Гавриил после нескольких секунд паузы произнес:

– Ваша правда, императрица. Честно. Однако же гордыня – худший из грехов… Ждите.

– Она даже собственного сына подозревала… И было за что – он ее ненавидел, ибо его всячески притесняли, – подал голос мужчина средних лет, в щегольском камзоле, высоких ботфортах и шляпе с легкомысленным пером. Небольшая бородка украшала красивое холеное, но несколько обрюзгшее лицо. Шпага, болтающаяся на боку, дополняла облик мужчины, вызывая у присутствующих смутные догадки. Впрочем, даже здесь он успел глазами «раздеть» немало дам, а некоторые, на которых одежды было совсем немного, почувствовали жгучее желание во всем теле…

– Дон Жуан, вы решились сказать слово в защиту женщин? – Азраил захохотал.

– Да, сеньоры и сеньориты, клянусь Святым Калатравой, я, может, и развратник, искуситель и еретик, но не лжец! Слово гранда Испанского Королевства, а оно чего-то да стоит. Великая государыня, имея во владении великую державу, свою, внутреннюю державу оставила в запустении! И виною сему – власть! Власть и честолюбие, как мужское, так и женское! Женщина – это создание, которое любит, чтобы ему постоянно напоминали о его красоте, шептали комплименты, сочиняли и пели серенады, дрались из-за нее на дуэлях и множество прочего! Такова природа женская, сеньоры и сеньориты, так Создатель захотел, повторю я слова, уж прозвучавшие сегодня в этом зале, и так оно и есть! А мы же, доблестные мужи, привычные к смертям на поле брани и к грубой силе, таем, подобно воску свечному, от их красноречивых взглядов, страстных вздохов… глаз, за которые согласен отдать все сокровища мира… – Дон Жуан мечтательно прикрыл веки, но, опомнившись, откашлялся и продолжал: – Мы одаряем их яхонтами и златом, украшаем их божественные тела лучшими одеждами, страстно ловим каждый взор, зная, что, сокрушив неприступную фортецию, будем одарены неземным блаженством… Ибо женщина, если она доверилась мужчине, отдает ему не только тело, это удел шлюх, простите меня, милые сеньориты, но и душу! Она как бы полностью доверяется мужчине, отдаваясь во власть его, под его защиту и покровительство, ведь мужчина, согласно Заповеди Божьей, – Дон Жуан истово перекрестился, – обязан стать ей господином, защитой и опорой! Но мы иногда лукавим. Ложно клянемся мы в любви, и не оттого только, что не любим вовсе, а оттого, что так уж повелось для знающих женскую душу. Затем, получив свое, насладившись, нарушаем клятвы… Поскольку считается, что клятва государю, церкви или же кровным своим свята. А клятвы женщине – так… пустяк… Мы виноваты, сеньоры и сеньориты, мы – грешны! Причем обе стороны, ибо с противоположной оказывается нам сопротивление, а как известно, чем оно сильнее, тем слаще победа, ведь в природе истинного мужа – жажда битвы! Итак, виноваты обе стороны, мои уважаемые слушатели, и я готов поклясться на крови Христовой, ежели соврал!

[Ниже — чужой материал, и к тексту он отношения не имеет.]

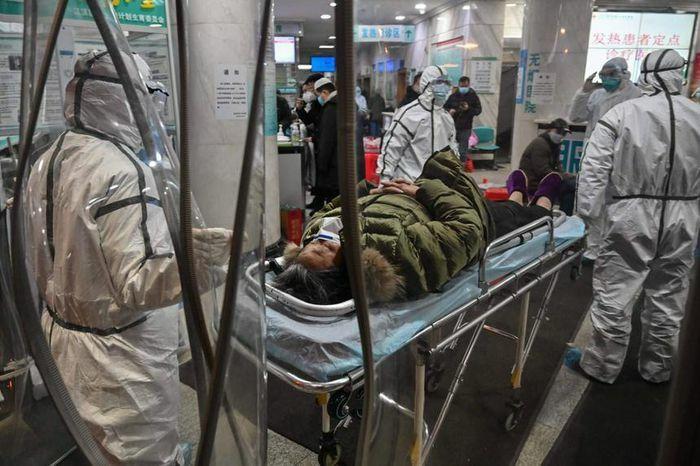 Nhóm điều tra WHO đến chợ hải sản Hoa Nam ở Vũ Hán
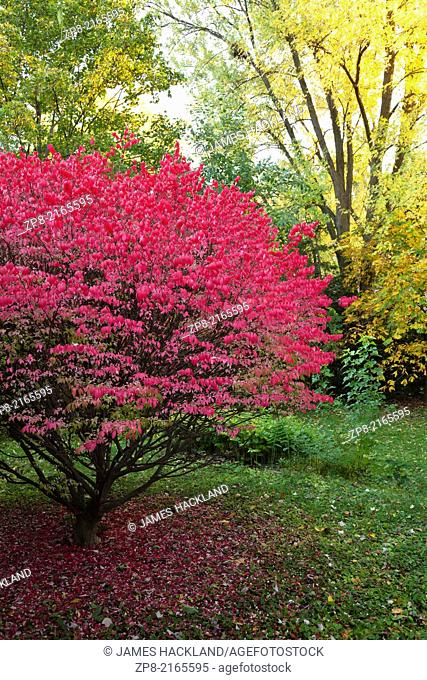 Bright red tree at peak colour in autumn, Oakville, Ontario. Canada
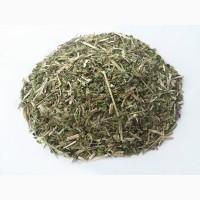 Материнка (Душица) (трава) 1кг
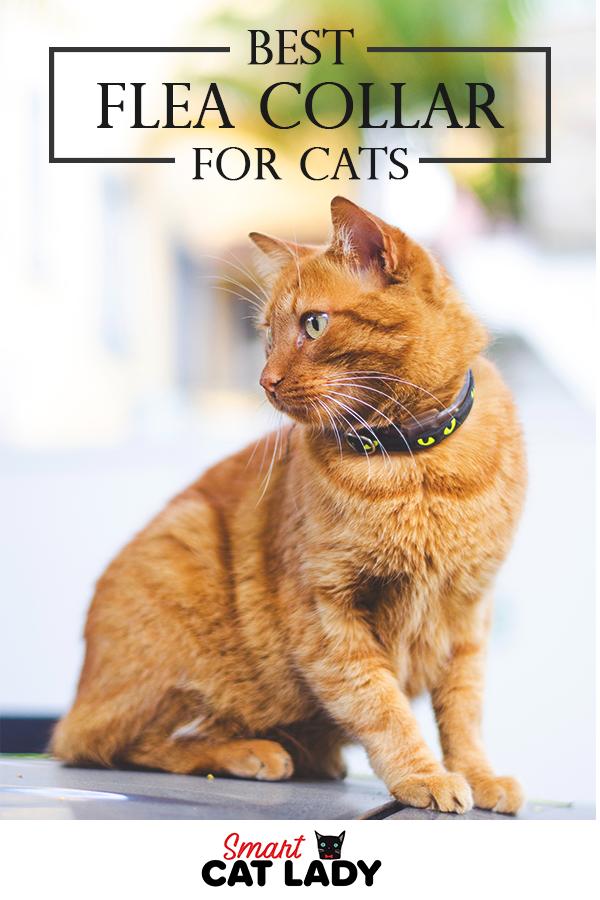 Best Flea Collar For Cats To Keep The Pests Away Cat Care Cat Has Fleas Cat Behavior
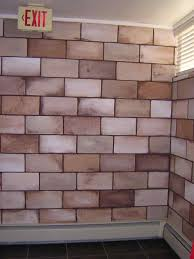 Cinder Block Decorating Ideas by Decorative Decorating Ideas For Cinder Block Walls Painting Of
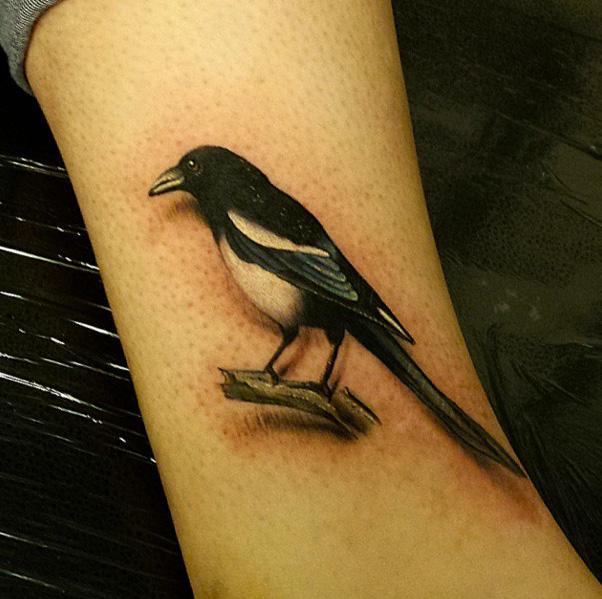 Tatuaggio Braccio Realistici Uccello di Sacred Art Tattoo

– Ну, без крови, уважаемый! – строго заметил Азраил. – Ее и так не хватает для вас всех… Очень похоже на правду… По крайней мере, искренне. Но… Ждите, Дон Жуан.

– По-вашему, любая женщина, отдающая тело мужчине, – шлюха?! – Голос, громкий и высокий, принадлежал молодой особе, одетой по моде XVIII века, сильно накрашенной, но настолько разозленной, что даже густой слой пудры и румян на лице не мог скрыть пурпура злости. – Какая чудовищная ложь! Вот в этом весь грех мужчин – они считают, что женщины, отдавшие им тело, уже грязны, а сами они – агнцы Божьи, чистые и невинные, как младенчики! Гнусная ложь!